That isn’t to say that I’m not still incompetent—have I mentioned yet on the blog the time last year that I managed to miss a transatlantic flight by a full 24 hours?—but that nothing seems as consequential as it did when I had no concept of nuance. The photos of me wearing tube socks haven’t yet sunk my political campaign. I cleaned up the Dr. Pepper. (And United didn’t charge me for that mishap, which is probably because I have already sold them my soul.) It got better, as they say.

But that, too, is why the music I listened to when I was sixteen doesn’t resonate the way it used to. Everything felt so final, or so urgent: I needed Jason Mraz strumming his stupid guitar and singing to me that “it takes a night to make it dawn,” because just as I was sure in my World Affairs essay that using “media infiltration” to “alert the citizens [of the Middle East… no, literally, the whole thing] that a freer world does, in fact, exist” would bring about peace, so, too, was I sure that getting a B on a trigonometry test was to live the rest of my life behind the cash register at Capezio. I live now in a constant state of awareness that everything evens out to… well, mediocrity, I guess, since that’s what you get when you can’t forget that the highs are as temporary as the lows.

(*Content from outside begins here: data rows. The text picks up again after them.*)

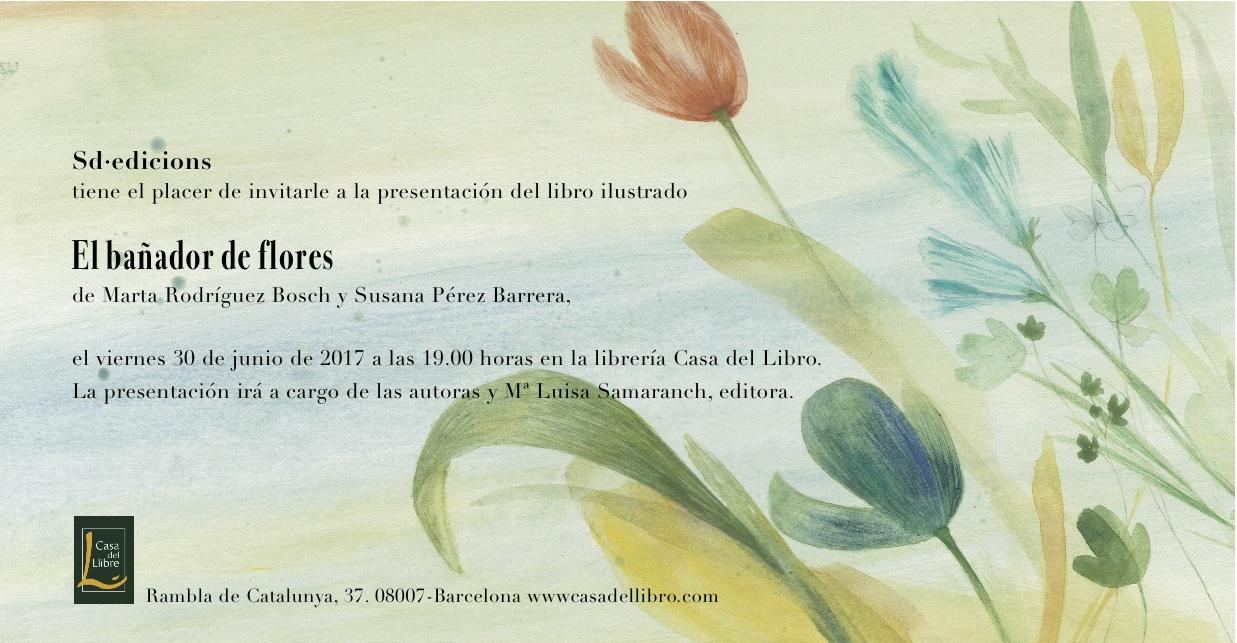 Sd mudito edicions presentaci n el ba ador de flores el banyador de flors - Casa del libro barcelona rambla catalunya ...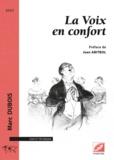 Marc Dubois - La voix en confort.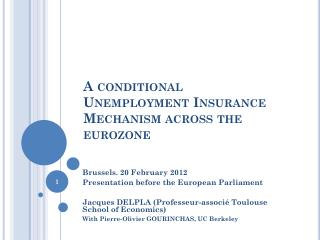 A conditional Unemployment Insurance   Mechanism across  the  eurozone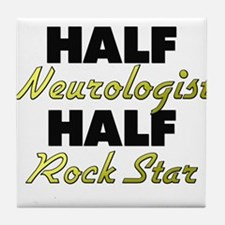Half Neurologist Half Rock Star Tile Coaster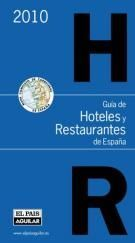 GUÍA DE HOTELES Y RESTAURANTES DE ESPAÑA 2010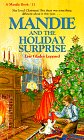 Leppard, Lois Gladys: Mandie and the Holiday Surprise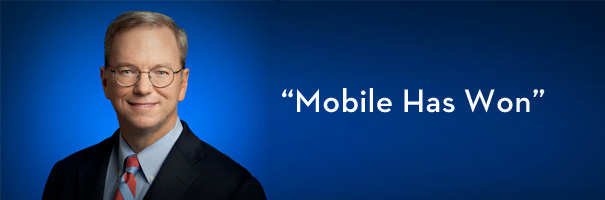 """In Case You Missed It: Google Chairman Says """"Mobile Has Won"""""""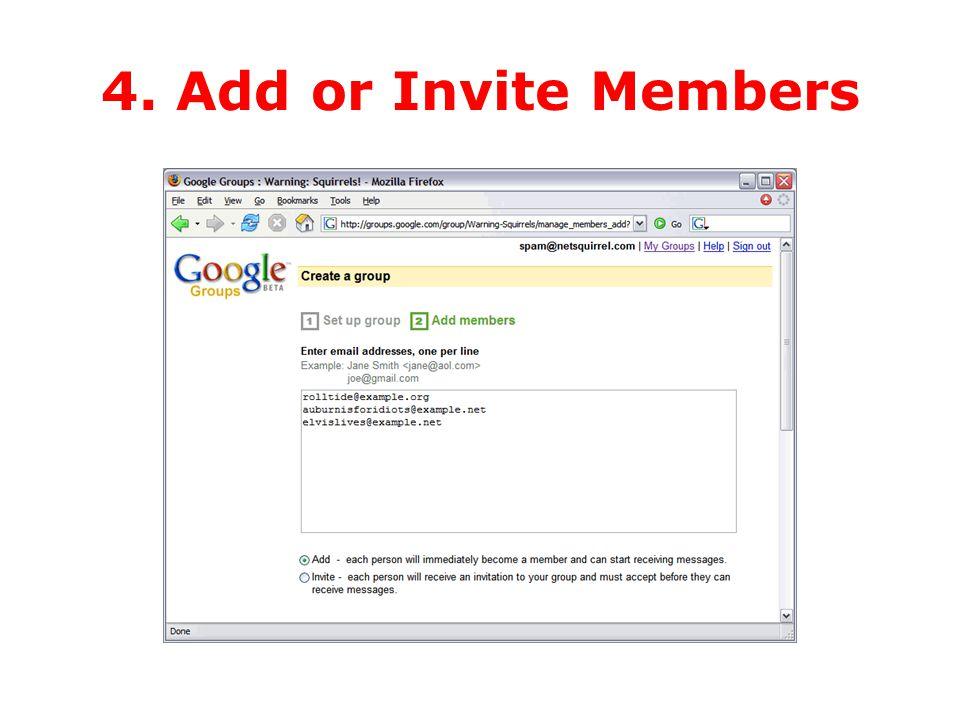 4. Add or Invite Members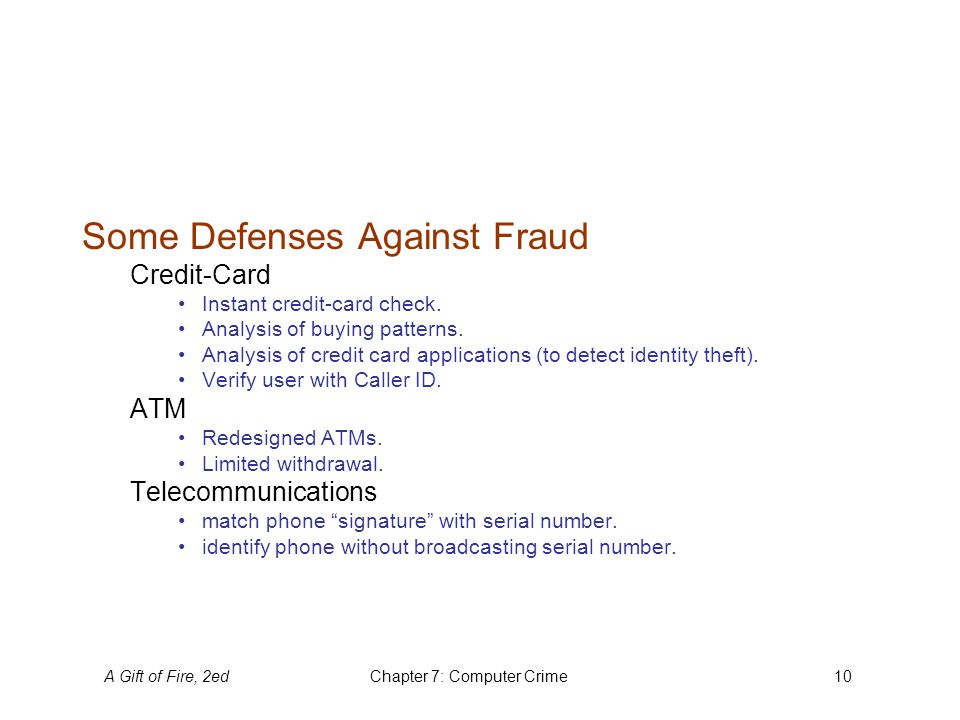 A Gift of Fire, 2edChapter 7: Computer Crime10 Some Defenses Against Fraud Credit-Card Instant credit-card check. Analysis of buying patterns. Analysi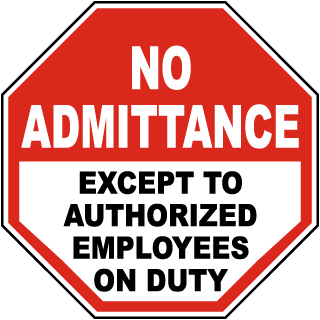 No Admittance Except To Authorized Employees On Duty Sign
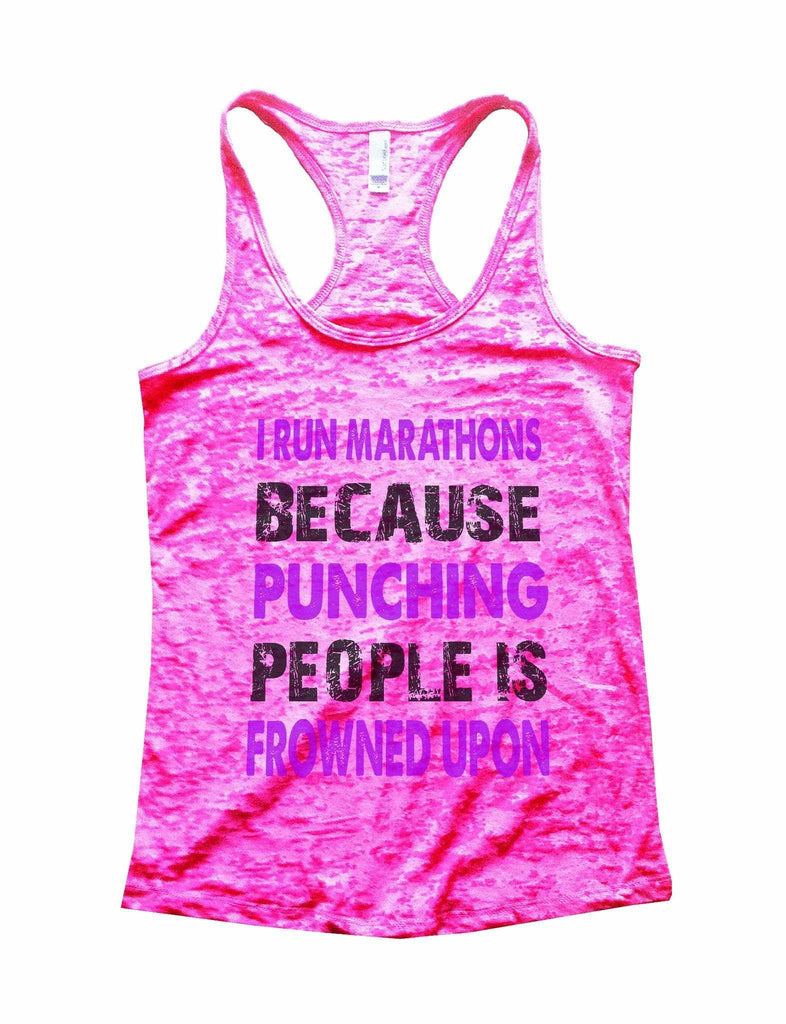 I Run Marathons Because Punching People Is Frowned Upon Burnout Tank Top By Funny Threadz Funny Shirt Small / Shocking Pink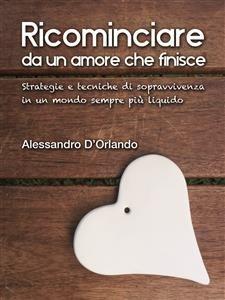 Ricominciare da un Amore che Finisce (eBook)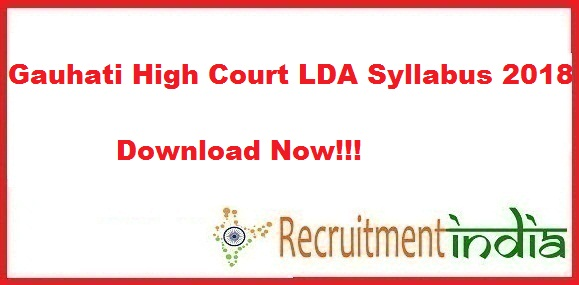Gauhati High Court LDA Syllabus 2018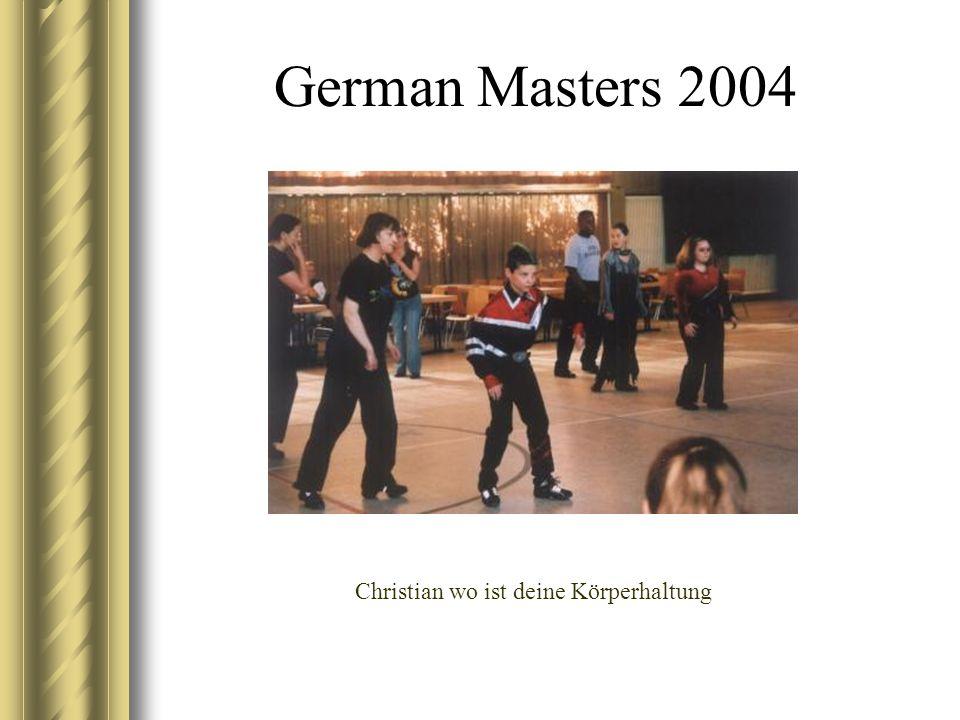 German Masters 2004 Christian wo ist deine Körperhaltung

It was nice the other day to walk down Seventh Avenue with my headphones on, listening to music that is only sort of good, remembering what it was like to be confident that everything I said was right and everything I knew was true. It’s not a state that I’d return to—for one thing, I’d take going toe-to-toe with my boss’s boss’s boss’s boss any day over my eminent social studies teachers, and Lord help me if I ever see a look on my mother’s face like the night I got caught drinking Smirnoff Ice in tube socks!—but it’s good to remember that I have, in the past, been capable of taking a position, of making a decision. And, for what it’s worth, of listening to a second-tier singer-songwriter because it makes me feel better about the world, without concerning myself with what the world might feel about me.

NB: My final argument in that World Affairs essay was that the U.S. should remove troops from the Middle East “because at this point, all that that is accomplishing is proving the theory that Americans are evil.” While this is unquestionably true, and I congratulate my younger self for having had the foresight to recognize that this would be an issue in the future, I recognize now that at least epistemologically, I was a little confused.